THE PROBLEM :: The full listing, minus its pictures, should be printed again exactly as it stands.

SOURCE MATERIAL ::
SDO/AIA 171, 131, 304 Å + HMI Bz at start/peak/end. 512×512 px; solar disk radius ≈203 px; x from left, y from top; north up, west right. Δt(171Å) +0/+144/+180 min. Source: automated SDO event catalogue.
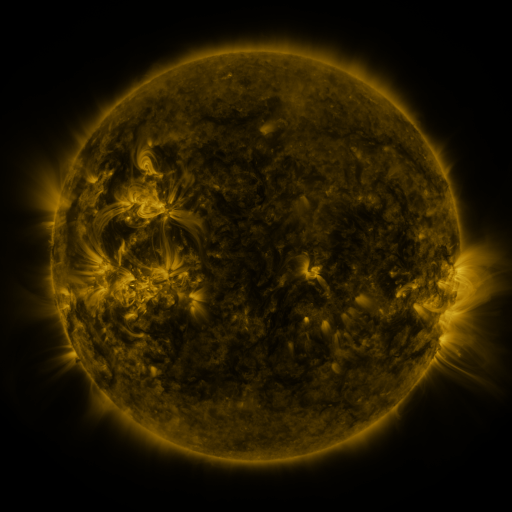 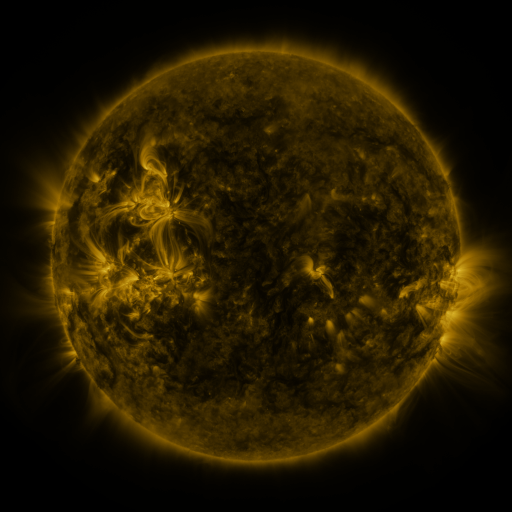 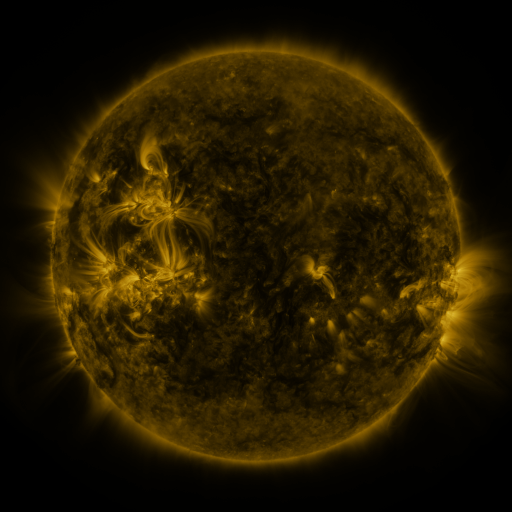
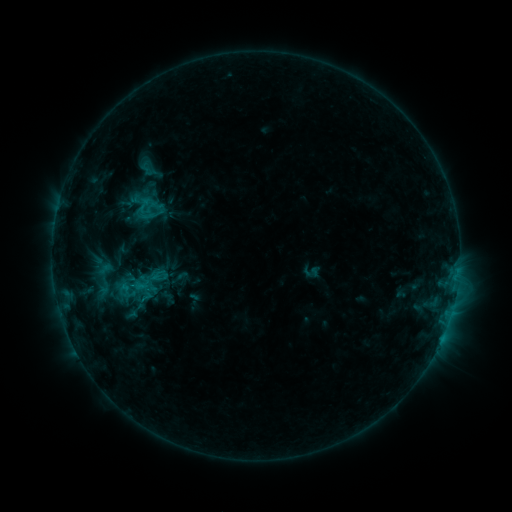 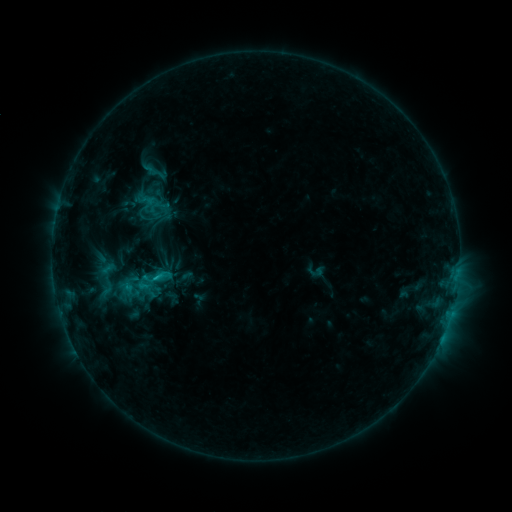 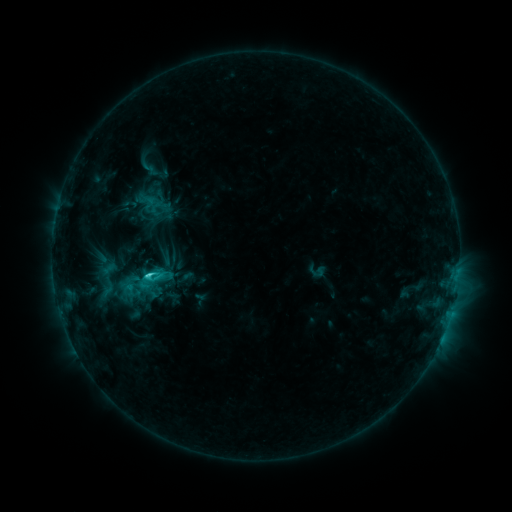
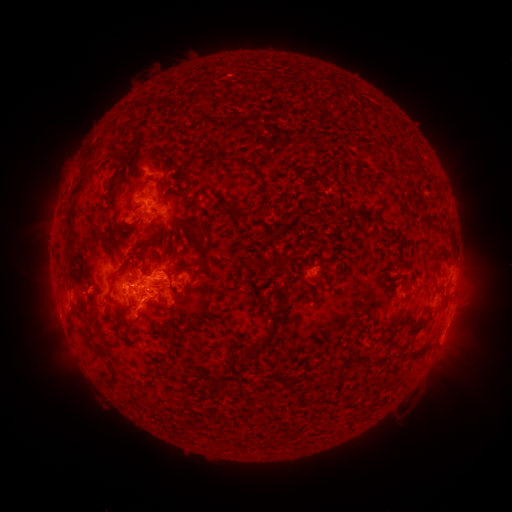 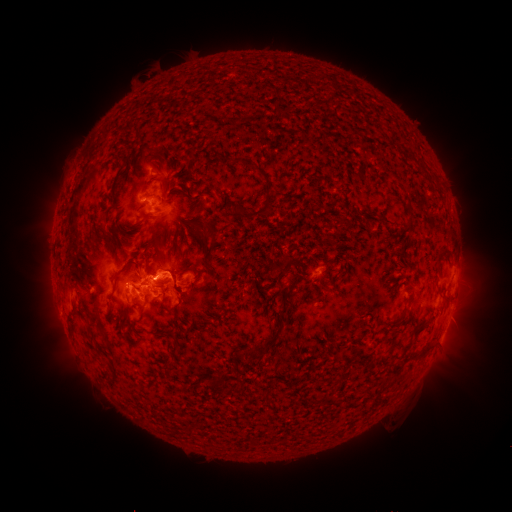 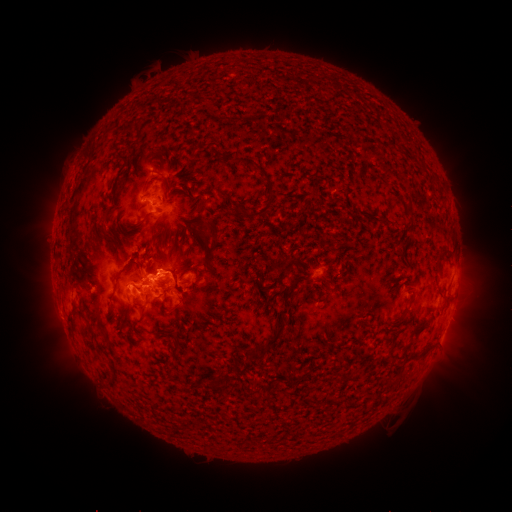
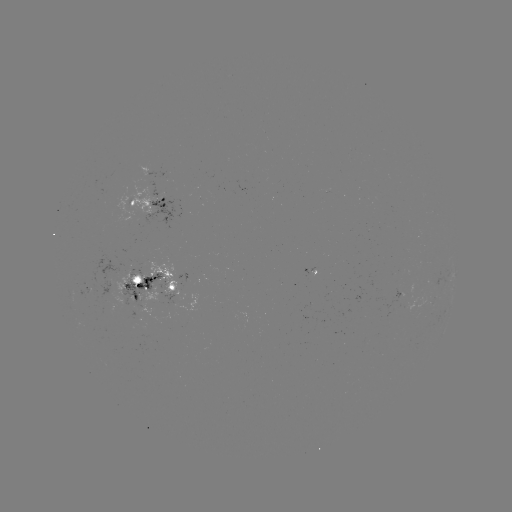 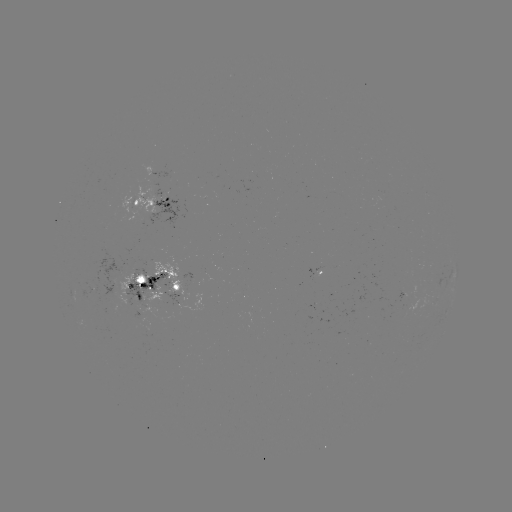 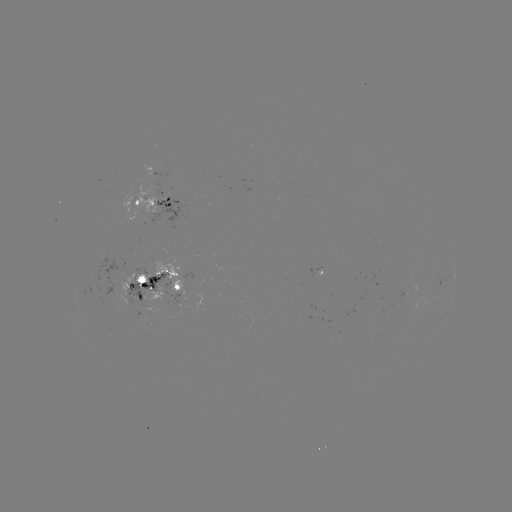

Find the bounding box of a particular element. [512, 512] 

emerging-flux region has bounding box [132, 267, 152, 289].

COMPLETED TASK ::
SDO/AIA 171, 131, 304 Å + HMI Bz at start/peak/end. 512×512 px; solar disk radius ≈203 px; x from left, y from top; north up, west right. Δt(171Å) +0/+144/+180 min. Source: automated SDO event catalogue.

Find the bounding box of a particular element. [512, 512] 

emerging-flux region has bounding box [132, 267, 152, 289].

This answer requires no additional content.